Problem set:
1/ Translate this sentence from the article on Coinbase and the FDIC into Spanish: "It aimed to cut off access to banking services for businesses deemed high-risk, such as payday lenders and firearms dealers."
2/ Carry the article on Coinbase and the FDIC forward, starting right after its final sentence.

Text excerpt:
Recently, Coinbase’s Chief Legal Officer, Paul Grewal accused the Federal Deposit Insurance Corp (FDIC) – the agency that provides deposit insurance for bank accounts and also oversees bank regulation in conjunction with other federal agencies – of withholding crucial documents in response to a Freedom of Information Act (FOIA) request, raising serious concerns about transparency and accountability that could affect many Americans.
Grewal posted that a FOIA request made to the FDIC was returned incomplete because the agency limited agency communications from systems like Microsoft Teams in the documents they provided. This request was made as part of the court case between Coinbase consultant History Associates and the regulator. History Associates sued the FDIC and the Securities and Exchange Commission in June to gain access to documents related to the regulators’ probe into Coinbase.
In his X thread he called on FDIC to:
“[I]mmediately explain public reports that:
1) The FDIC does not run complete text searches of all documents within its Regional Automated Document Distribution (RADD) database
2) The FDIC does not search or produce records in collaboration platforms such as Microsoft Teams
3) The FDIC instructs individuals to inaccurately label documents as deliberative and attorney-client privileged to avoid FOIA disclosure
4) The FDIC has used agency resources to monitor and investigate individuals critical of the agency’s practices
5) With respect to the FOIA request at issue in our case, the FDIC failed to produce at least 150 responsive documents”
Not so long ago, FOIA played a crucial role in uncovering the details of the first Operation Choke Point. It was an initiative, launched by the Department of Justice during the Obama administration. It aimed to cut off access to banking services for businesses deemed high-risk, such as payday lenders and firearms dealers. Through FOIA requests, investigative journalists and advocacy groups were able to obtain internal government documents that revealed how federal agencies pressured banks to cut ties with these businesses.
On January 11, Sen. Cynthia Lummis (R-WY), posted on X, “Recent allegations of attacks against digital asset companies by staff at the FDIC, if true, are bone-chilling. Operation Chokepoint 2.0 is real and I will work with Senate Banking Chair Tim Scott to get to the bottom of these serious allegations.”
Just a few days later on January 16, Senator Lummis sent a letter to FDIC Chair Marty Gruenberg, alleging that FDIC whistleblowers reported to her office that staff were destroying materials related to digital asset activities and monitoring staff access in order to prevent these materials from reaching the Senate. She demanded an immediate halt to these actions and the preservation of all relevant materials, warning of criminal referrals if destruction or obstruction is discovered.

Data provided:
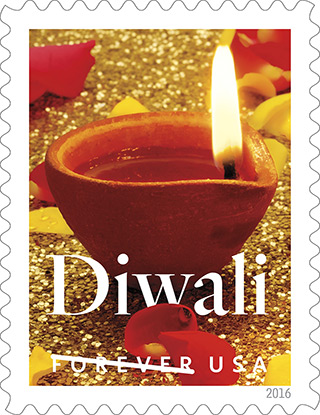 1952-diwali-stamp-320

Answers by item number:
1/ Su objetivo era cortar el acceso a los servicios bancarios de las empresas consideradas de alto riesgo, como los prestamistas de día de pago y los comerciantes de armas de fuego.

2/
Operation Choke Point 2.0, which the Senator referenced, seems to be targeting emerging financial technologies, including cryptocurrency businesses such as Coinbase.
The development of new workplace communication tools such as Microsoft Teams, Slack, and encrypted messaging services like Signal and Telegram has significantly altered how all workplaces communicate, both public and private. These platforms enable real-time communication and file sharing, creating new paths and complications for record keeping. Instead of a single email chain, conversations may now span multiple group chats, emails, direct messages, memos, and phone calls.
Although there will surely be growing pains in complying with FOIA requests due to these new communication channels, agencies must quickly prioritize transparency to comply with the law and maintain public trust. Especially because agencies expect such records to be immediately provided to them from private firms when they make such document requests.
Presently, it seems that regulators aren’t interested in playing by their own rules.
For example, in 2024 FTC and DOJ updated their guidance on “Preservation Obligations for Collaboration Tools and Ephemeral Messaging.”
The press release about the update stated that, “Companies and individuals have a legal responsibility to preserve documents when involved in government investigations or litigation in order to promote efficient and effective enforcement that protects the American public.”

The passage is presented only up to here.